Dominique A: seul au sommet

© Frederic Pauwels

Pour sa toute première prestation aux Francofolies de Spa, le quasi vétéran Dominique A a fait parler la foudre. Un concert abrasif qui confirme, si besoin en était, sa position sur la scène musicale française contemporaine: seul au sommet.

Ainsi donc Dominique A n’avait jamais joué à Spa. La grande affaire. A voir, mercredi soir dans le village francofou, le public spadois achever de frapper grassement des mains au rythme des niaiseries du mal nommé Yodelice, à entendre surtout ce présentateur braillard introduire le chanteur nantais comme on annonce un tour d’auto-scooter supplémentaire à la fête foraine du coin, on se demande à vrai dire, l’espace d’un instant, si le festival a bien mérité sa présence. Soit.

La setlist du jour s’articule essentiellement autour des disques sortis l’an dernier: le diptyque La Musique/La Matière (via Le Sens, Les Garçons perdus ou un Hasta que el cuerpo aguante furibard) mais aussi l’EP 4 titres Kick Peplum (un Manset conviant le grand Gérard à un  » slow endiablé « ). Avant que Le Métier de faussaire ne marque la première incursion, survoltée, dans son répertoire plus ancien (La Mémoire Neuve, 1995). Suivent, dans un torrent de tension dévorante, Immortels, écrit pour Bashung, et Le Bruit blanc de l’été, inspiré par l’ambiance cacophonique des festivals, lui-même directement enchaîné sur un déchirant En secret, seconde machine à remonter le temps (Auguri, 2001) d’un concert qui en sera chiche. Frissons.
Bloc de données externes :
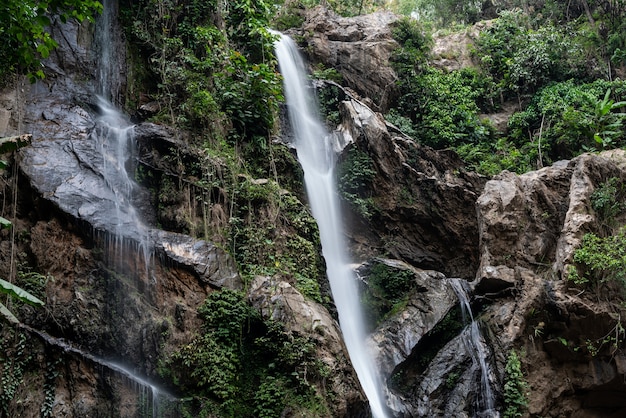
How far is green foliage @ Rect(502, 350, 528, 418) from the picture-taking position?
32.9 ft

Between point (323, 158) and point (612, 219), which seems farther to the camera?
point (323, 158)

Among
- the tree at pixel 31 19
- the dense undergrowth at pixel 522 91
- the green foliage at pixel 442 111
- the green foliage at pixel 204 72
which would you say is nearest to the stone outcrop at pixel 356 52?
the dense undergrowth at pixel 522 91

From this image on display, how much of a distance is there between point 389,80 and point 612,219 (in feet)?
28.6

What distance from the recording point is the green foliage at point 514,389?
1004cm

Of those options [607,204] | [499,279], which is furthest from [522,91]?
[499,279]

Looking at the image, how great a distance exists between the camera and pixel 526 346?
10.7 metres

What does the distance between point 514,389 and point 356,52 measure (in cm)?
1241

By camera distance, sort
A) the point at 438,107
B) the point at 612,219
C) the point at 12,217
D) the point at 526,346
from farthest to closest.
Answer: the point at 438,107 → the point at 612,219 → the point at 526,346 → the point at 12,217

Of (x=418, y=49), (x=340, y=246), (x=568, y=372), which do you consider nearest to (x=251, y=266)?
(x=340, y=246)

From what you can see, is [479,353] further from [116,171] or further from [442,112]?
[442,112]

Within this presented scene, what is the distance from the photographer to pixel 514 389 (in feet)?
33.5

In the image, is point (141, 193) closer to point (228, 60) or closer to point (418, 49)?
point (228, 60)

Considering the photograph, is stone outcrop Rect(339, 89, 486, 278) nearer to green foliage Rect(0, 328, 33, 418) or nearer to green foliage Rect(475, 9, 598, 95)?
green foliage Rect(475, 9, 598, 95)

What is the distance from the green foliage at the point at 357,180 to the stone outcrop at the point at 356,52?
3116 millimetres
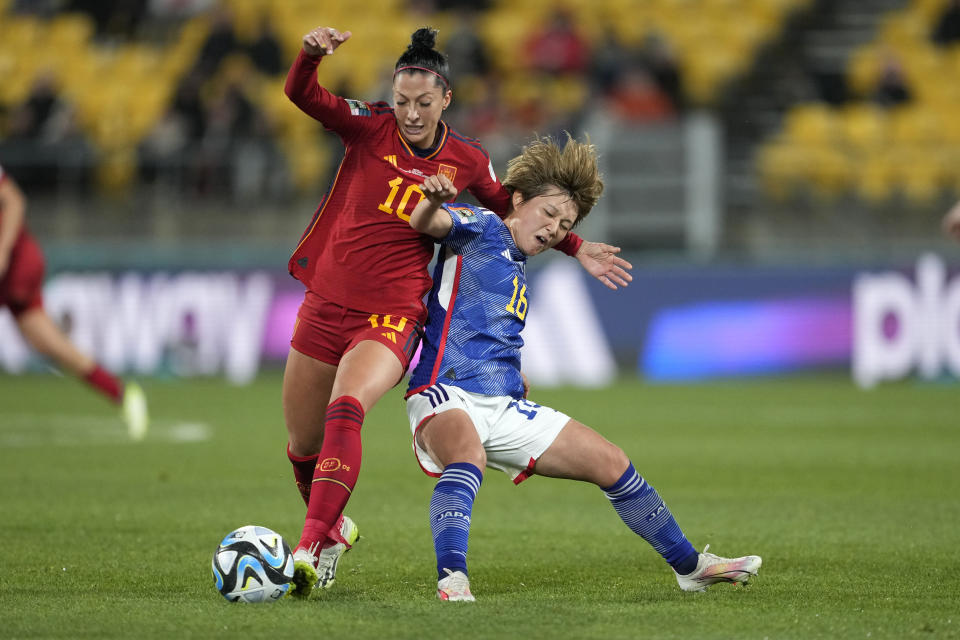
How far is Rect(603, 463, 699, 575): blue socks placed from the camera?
530 centimetres

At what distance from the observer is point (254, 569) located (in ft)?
16.3

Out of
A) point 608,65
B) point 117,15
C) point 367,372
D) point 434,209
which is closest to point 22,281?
point 367,372

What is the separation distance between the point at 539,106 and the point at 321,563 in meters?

Bel Animal et Je suis parti un matin dévalent les mêmes cascades de rock à la fois humide, tellurique et abrasif, avant que La Fin d’un monde ne sonne la première -et pour tout dire la seule- accalmie de la soirée. Mais même là, le calme est relatif, car au loin l’orage gronde toujours. Belle ironie pour celui qui, atteint d’astraphobie (peur phobique des orages), saisit sans doute à bras le corps la chance de soigner le mal par le mal. Sur Pour la peau (Auguri, 2001), immense, et Nanortalik, Dominique A fait encore parler la foudre, déversant en français des flots de mots crève-coeurs dans un maelstrom musical éminemment anglo-saxon. Le temps de quelques saisissants éclairs, on croirait même sentir frémir, au bout de son manche de guitare, sa passion jamais démentie pour les années bénies du label Sarah Records, ses Field Mice, Orchids et autres Sea Urchins.

Pendant ce temps, non loin de là, les playmobils permanentés du rock belge -Ghinzu, donc- s’apprêtent à investir, l’esprit résolument conquérant, la grande scène du Parc de Sept Heures. Tant pis pour leurs ouailles impatientes, agglutinées devant le podium-autel comme en attente d’une communion béate: ce soir, la messe a déjà été dite. Par un Dominique A enfonçant définitivement le clou en un Twenty-Two Bar (La Mémoire Neuve, 1995) sous haute tension électrique puis, surtout, un aussi hallucinant que tubesque Courage des oiseaux de  » vingt ans d’âge « , comme se plaît à le rappeler, le sourire en coin, le Nantais.

En 2012, en effet, La Fossette, chef-d’oeuvre séminal, manifeste inoxydable de ce qu’on appela alors la  » nouvelle chanson française « , fêtera ses 20 ans. L’occasion, immanquable, pour beaucoup d’évaluer enfin à sa juste valeur une carrière dense, unique, essentielle. Le roi Bashung n’est plus, et dans son ombre se dresse aujourd’hui un Dominique A plus passionnant que jamais. Autour de lui: soudain, le vide.